Hacía frío y lloviznaba. Apenas llevó una mochila recién comprada, dos paradas de ropa: dejó su pollera para vestir jeans y una chompa. Una comadre de los padres, oriunda del cantón Chunchi, provincia Chimborazo, la recibió.
La mujer también migraba a Estados Unidos y viajaron juntas -vía aérea- hasta Guayaquil y de ahí a Colombia. En ese país la entregó a un coyote con el que siguió la riesgosa travesía por 17 puntos de Centroamérica y con personas diferentes.
Entre los dos viajes, Noemí estuvo en custodia por más de 30 desconocidos. La Procuraduría de México formuló cargos contra 42 personas de ese país, aparentemente involucradas en la muerte de la menor.
Se los acusa de delincuencia organizada, tráfico de personas con el agravante de ser menores de edad, abuso sexual y privación de libertad.

CONSIGNA 1: Según el fragmento sobre el viaje de Noemí, ¿por qué la Procuraduría de México formuló cargos contra 42 personas? Responde en una a tres oraciones.
CONSIGNA 2: Retoma el relato sobre el viaje de Noemí y continúalo a partir de su última oración.
Los registros que aparecen a continuación no son necesarios.

REGISTROS PROPORCIONADOS:
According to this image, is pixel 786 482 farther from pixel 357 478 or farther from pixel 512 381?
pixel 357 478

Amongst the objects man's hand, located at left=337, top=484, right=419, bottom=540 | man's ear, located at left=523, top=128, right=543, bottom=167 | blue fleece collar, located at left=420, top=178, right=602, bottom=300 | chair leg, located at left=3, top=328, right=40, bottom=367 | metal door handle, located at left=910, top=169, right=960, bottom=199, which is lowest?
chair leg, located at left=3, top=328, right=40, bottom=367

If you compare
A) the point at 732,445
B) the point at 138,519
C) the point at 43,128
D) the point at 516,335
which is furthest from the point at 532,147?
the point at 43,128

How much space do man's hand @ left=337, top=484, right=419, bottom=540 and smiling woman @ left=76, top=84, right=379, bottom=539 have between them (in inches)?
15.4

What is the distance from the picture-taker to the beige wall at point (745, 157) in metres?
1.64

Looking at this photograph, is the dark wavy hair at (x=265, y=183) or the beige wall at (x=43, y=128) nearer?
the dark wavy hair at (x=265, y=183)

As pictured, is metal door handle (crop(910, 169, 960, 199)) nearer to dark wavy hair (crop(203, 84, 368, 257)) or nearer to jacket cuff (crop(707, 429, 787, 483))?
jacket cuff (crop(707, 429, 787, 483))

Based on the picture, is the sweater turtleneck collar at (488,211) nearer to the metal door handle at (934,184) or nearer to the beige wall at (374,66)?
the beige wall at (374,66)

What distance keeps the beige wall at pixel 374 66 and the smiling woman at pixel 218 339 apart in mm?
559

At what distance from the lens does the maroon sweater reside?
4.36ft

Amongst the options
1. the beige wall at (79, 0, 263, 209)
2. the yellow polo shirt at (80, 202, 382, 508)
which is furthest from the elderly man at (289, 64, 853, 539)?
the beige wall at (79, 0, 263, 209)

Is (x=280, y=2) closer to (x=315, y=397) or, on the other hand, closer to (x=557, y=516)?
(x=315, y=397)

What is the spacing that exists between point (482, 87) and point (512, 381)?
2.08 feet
--
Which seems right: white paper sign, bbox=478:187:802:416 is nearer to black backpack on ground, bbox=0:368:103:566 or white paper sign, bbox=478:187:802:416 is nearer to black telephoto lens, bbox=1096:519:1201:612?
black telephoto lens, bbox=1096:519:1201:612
...
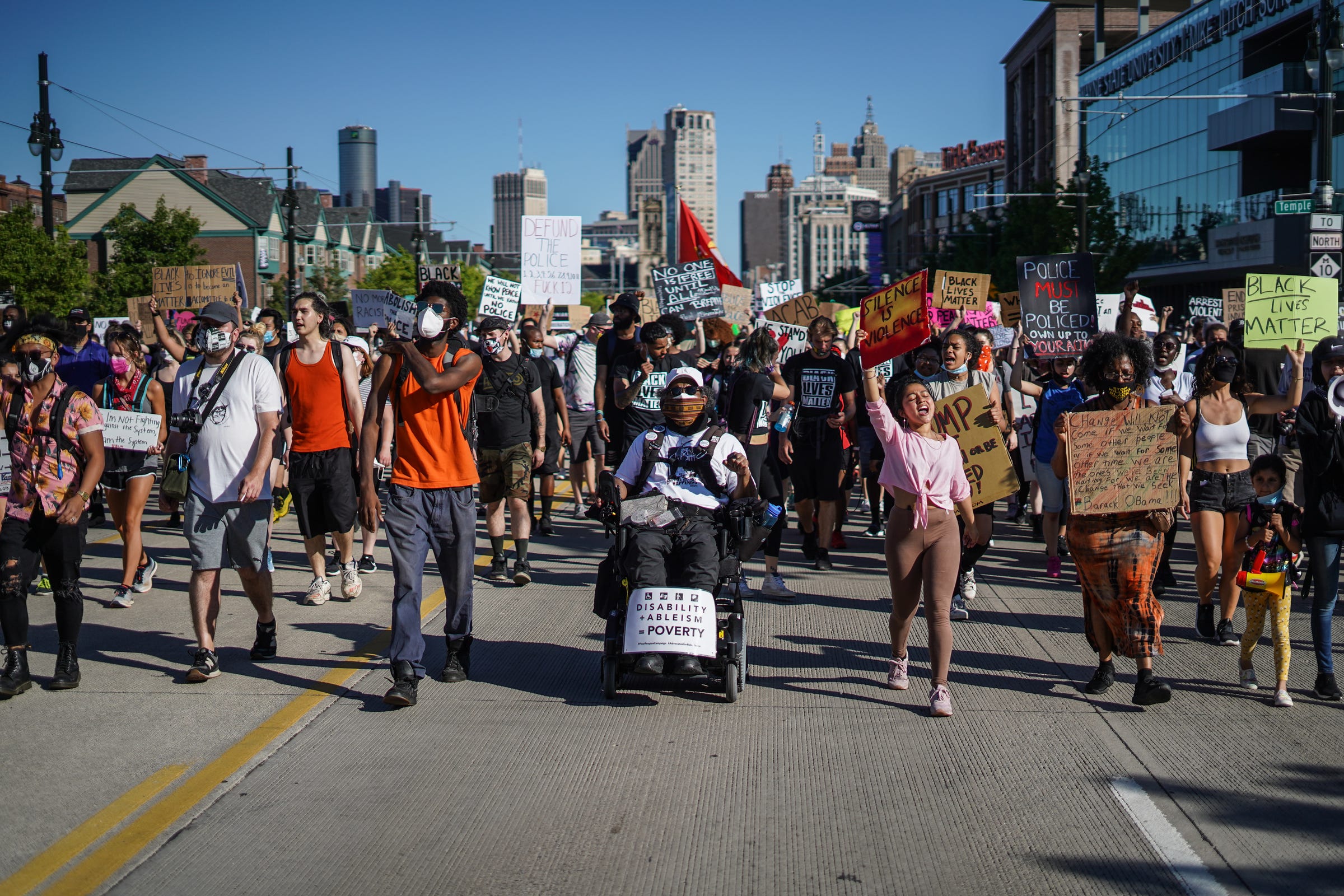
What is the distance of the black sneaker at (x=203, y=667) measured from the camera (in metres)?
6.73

RESPUESTA 1: La Procuraduría de México formuló cargos contra esas 42 personas porque, aparentemente, estaban involucradas en la muerte de la menor.

RESPUESTA 2:
En El Rosario (El Tambo), un familiar se enteró que Noemí había llegado a México y que pasaba encerrada por la mañana en cuartos pequeños, que escondían a grandes grupos de migrantes; la mayoría adultos, incluidos ecuatorianos.
En la noche la sacaban a escondida en carros o avanzaban a pie. Se alimentaba mal viviendo sobresaltos y preocupaciones. De los 35 días que duró este segundo viaje, la última semana fue la más trágica.
De acuerdo con la investigación, pericias y estudio psicológico realizados en México, Noemí fue abusada sexualmente unos seis días antes de su muerte. El supuesto violador fue el hombre con el que iba a cruzar el desierto de Anapra, quien la mantuvo días enteros en el interior de un hotel.
La detención de esa persona que la custodiaba se dio por un descuido. Al mediodía del 7 de marzo del 2014, el hombre había bebido cerveza y estacionó la camioneta en una zona prohibida para ir al baño. Tres policías se acercaron al vehículo y le llamaron la atención. Pero Noemí al verse sola en la vía entró en pánico y se puso a llorar.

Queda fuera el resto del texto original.